Petit retour en arrière. Le 1er novembre dernier à 11h52, l’auvent de la nouvelle gare de Novi Sad s’effondrait, faisant 14 victimes et trois blessés graves, dont deux sont décédés depuis. En fonctionnement depuis mars 2022, cette gare avait été rénovée par les entreprises chinoises China Railway International et China Communications Construction Company, en collaboration avec deux groupes d’ingénierie, le français Egis et le hongrois Utiber. Les travaux auraient été largement surfacturés. Ana Otašević, qui couvre l’actualité serbe pour Le Monde Diplomatique, a recueilli le témoignage du seul ingénieur du chantier disposé à parler et désormais menacé par les autorités, lequel évoque des prix gonflés de 50 à 200% par rapport à ceux du marché, ainsi qu’une marge supplémentaire de 12% facturée par les Chinois. «Ces chiffres ont été vérifiés par d’autres médias, notamment locaux, suite à la publication de documents par le gouvernement, à partir de janvier», commente la journaliste.


Mobilisation massive


La surfacturation fait partie des us et coutumes locaux. Srdjan nous parle, par exemple, du grand projet de l’Expo 2027 à Belgrade, avec «de nombreuses entreprises impliquées liées au parti au pouvoir», le SNS. Un projet qui inclut la construction d’un stade national dont le coût, estimé en 2021 à 257 millions d’euros, aurait été réévalué courant 2024… à 910 millions d’euros. Savo Manojlović, activiste et élu d’opposition à l’assemblée municipale de Belgrade, estimait l’an dernier que 600 à 700 millions d’euros seraient détournés dans l’opération.

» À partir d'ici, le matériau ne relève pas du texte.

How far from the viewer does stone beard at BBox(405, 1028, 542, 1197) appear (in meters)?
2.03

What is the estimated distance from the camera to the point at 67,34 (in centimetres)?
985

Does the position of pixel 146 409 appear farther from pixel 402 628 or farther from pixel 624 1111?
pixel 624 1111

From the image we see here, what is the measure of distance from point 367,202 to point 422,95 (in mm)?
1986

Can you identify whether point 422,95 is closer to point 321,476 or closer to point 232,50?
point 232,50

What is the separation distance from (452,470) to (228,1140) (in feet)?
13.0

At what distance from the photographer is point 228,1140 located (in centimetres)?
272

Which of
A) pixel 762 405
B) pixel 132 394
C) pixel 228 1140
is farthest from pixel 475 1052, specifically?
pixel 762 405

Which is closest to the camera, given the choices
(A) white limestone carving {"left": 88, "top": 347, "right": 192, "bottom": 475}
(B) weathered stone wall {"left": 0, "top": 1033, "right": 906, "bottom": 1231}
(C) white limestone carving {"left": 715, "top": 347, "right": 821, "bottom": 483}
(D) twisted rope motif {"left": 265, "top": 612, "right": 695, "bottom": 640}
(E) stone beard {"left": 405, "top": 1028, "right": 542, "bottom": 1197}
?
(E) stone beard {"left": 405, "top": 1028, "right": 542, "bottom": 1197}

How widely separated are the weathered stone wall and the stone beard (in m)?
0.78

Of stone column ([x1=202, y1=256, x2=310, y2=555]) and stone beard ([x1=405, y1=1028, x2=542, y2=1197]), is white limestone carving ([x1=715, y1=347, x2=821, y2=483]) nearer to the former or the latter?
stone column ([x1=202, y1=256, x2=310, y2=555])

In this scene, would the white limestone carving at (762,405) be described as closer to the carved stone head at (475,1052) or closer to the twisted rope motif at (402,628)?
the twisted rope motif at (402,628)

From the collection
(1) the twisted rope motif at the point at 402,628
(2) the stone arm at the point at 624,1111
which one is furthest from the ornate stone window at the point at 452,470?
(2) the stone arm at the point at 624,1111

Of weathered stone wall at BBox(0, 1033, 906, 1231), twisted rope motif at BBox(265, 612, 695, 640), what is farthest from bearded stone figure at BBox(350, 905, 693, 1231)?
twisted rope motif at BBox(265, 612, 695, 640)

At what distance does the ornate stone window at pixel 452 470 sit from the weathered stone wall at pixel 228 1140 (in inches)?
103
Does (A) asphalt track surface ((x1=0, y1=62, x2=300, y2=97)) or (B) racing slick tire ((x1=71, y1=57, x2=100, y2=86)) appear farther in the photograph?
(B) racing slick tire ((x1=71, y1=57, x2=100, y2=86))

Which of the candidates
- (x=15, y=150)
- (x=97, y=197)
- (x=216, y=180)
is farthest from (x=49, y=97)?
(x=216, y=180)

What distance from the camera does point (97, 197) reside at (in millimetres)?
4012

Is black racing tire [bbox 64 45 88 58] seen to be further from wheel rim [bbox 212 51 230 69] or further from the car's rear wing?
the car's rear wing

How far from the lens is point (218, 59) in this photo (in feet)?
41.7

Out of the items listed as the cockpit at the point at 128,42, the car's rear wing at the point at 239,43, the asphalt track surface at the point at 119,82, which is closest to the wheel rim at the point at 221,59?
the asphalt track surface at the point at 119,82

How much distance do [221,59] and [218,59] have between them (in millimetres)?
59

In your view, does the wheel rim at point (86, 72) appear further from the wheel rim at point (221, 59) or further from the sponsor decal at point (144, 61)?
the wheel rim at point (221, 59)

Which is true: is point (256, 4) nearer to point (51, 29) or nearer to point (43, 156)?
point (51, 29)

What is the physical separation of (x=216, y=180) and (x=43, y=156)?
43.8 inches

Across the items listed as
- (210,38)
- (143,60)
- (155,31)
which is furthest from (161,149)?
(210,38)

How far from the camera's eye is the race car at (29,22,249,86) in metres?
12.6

Mais c’est le triste accident de Novi Sad, devenu un symbole de la corruption structurelle en Serbie, qui aura finalement mis le feu aux poudres. Depuis, les actions et manifestations sont quotidiennes et les facultés du pays occupées. «C’est le mouvement social le plus important qu’ait connu la Serbie. Lors de la manifestation du 15 mars, il y avait trois ou quatre fois plus de monde que lors de celles du 5 octobre 2000 contre Milošević», assure Jean-Arnault Dérens, rédacteur en chef du Courrier des Balkans, qui confirme au passage le récit d’Eva: «Tout semblait prêt pour un affrontement près de la place du Parlement, où l’on ne comptait d’un côté que 100 à 150 étudiants pro-régime protégés par la gendarmerie locale (qui s’apparente à nos CRS), et de l’autre les étudiants du mouvement, soutenus par des vétérans de la 63ème brigade de parachutistes. Mais aussitôt après le tir du canon à son, les étudiants ont choisi de tout arrêter, réaction pacifique prouvant l’intelligence collective du mouvement». Selon certains comptages, entre 275'000 et 300'000 personnes manifestaient ce jour-là.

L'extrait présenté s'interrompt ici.